__Activity__.
Copy the text of each of the ten entries below word for word, leaving out the pictures.

Start of Block

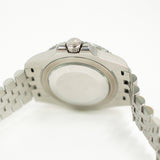 Rolex GMT-Master II 126710BLRO Pepsi Dial Mar 2020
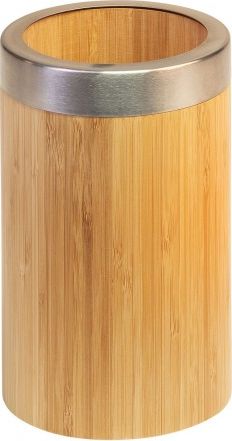 Westmark Pojemnik na przybory, okrągły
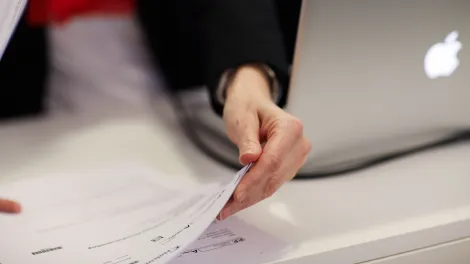 Aktuelles_Pressemitteilungen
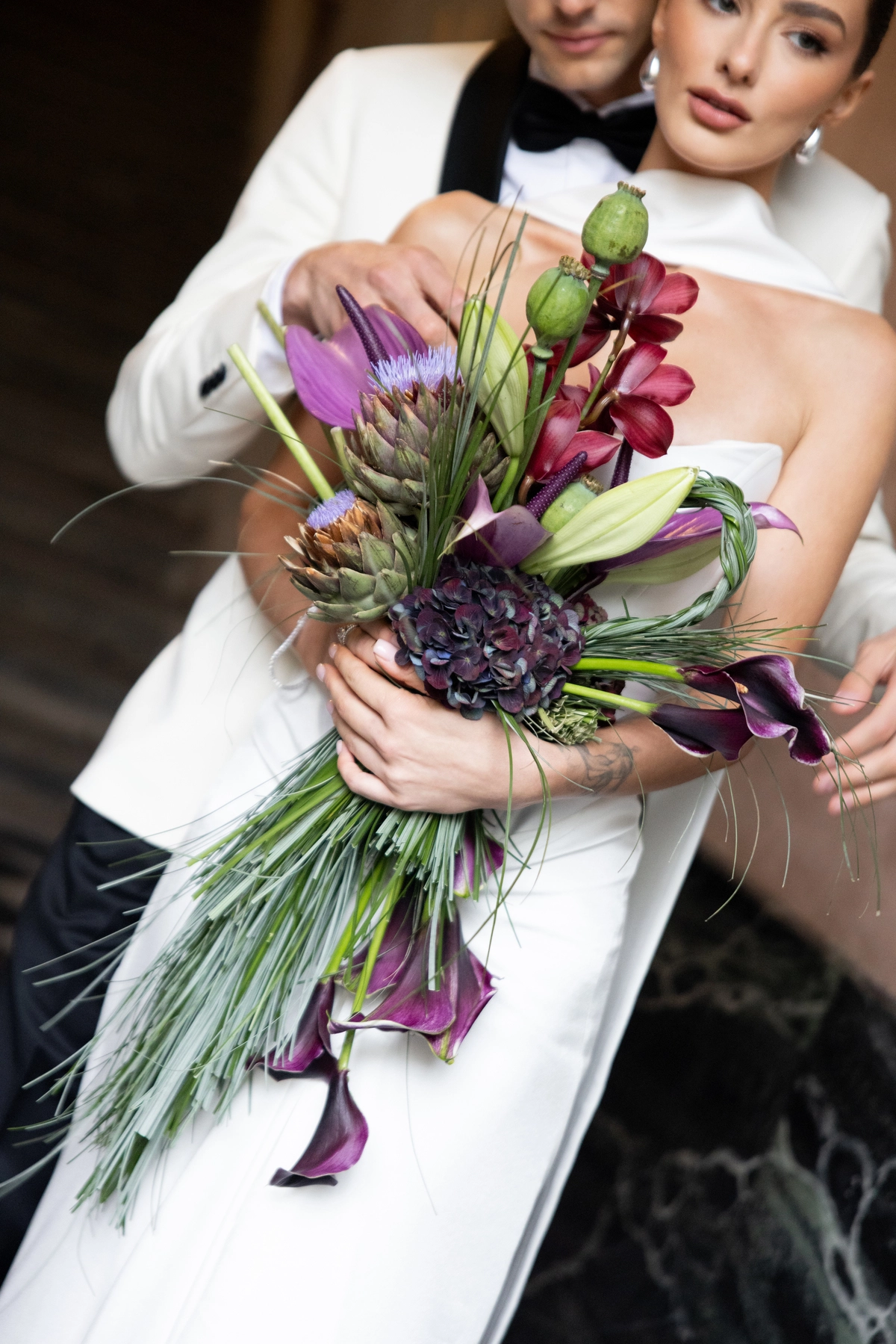 editorial-wedding-lake-como-italy-marion-fort-123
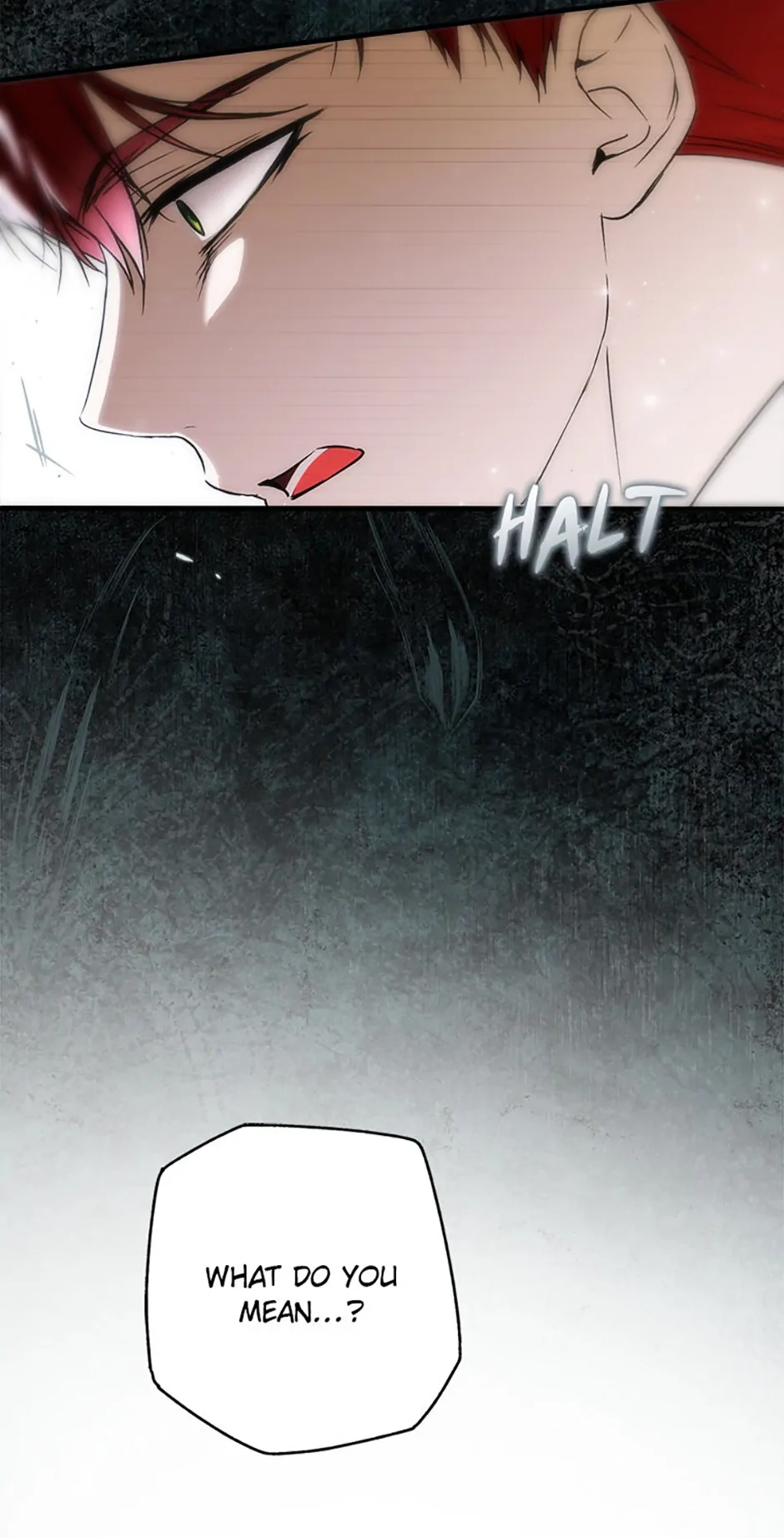Read Post-Possession Damage Control chapter 47 image 78 on Lezhin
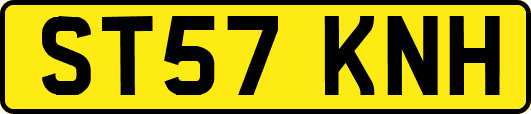 ST57KNH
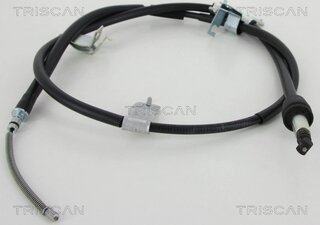 Triscan 8140 43135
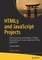 Html5 and JavaScript Projects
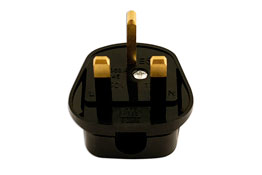 Mains Electrical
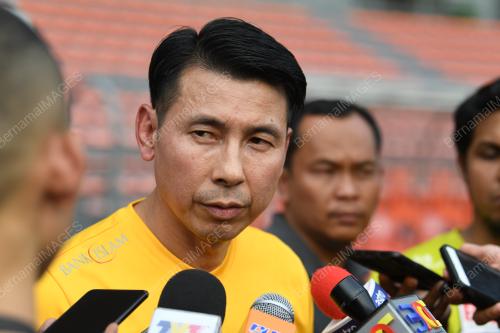 KL44_26082019_BOLA_BN201908269186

End of Block

__Written answer__.
 Rolex GMT-Master II 126710BLRO Pepsi Dial Mar 2020
 Westmark Pojemnik na przybory, okrągły
 Aktuelles_Pressemitteilungen
 editorial-wedding-lake-como-italy-marion-fort-123
Read Post-Possession Damage Control chapter 47 image 78 on Lezhin
 ST57KNH
 Triscan 8140 43135
 Html5 and JavaScript Projects
 Mains Electrical
 KL44_26082019_BOLA_BN201908269186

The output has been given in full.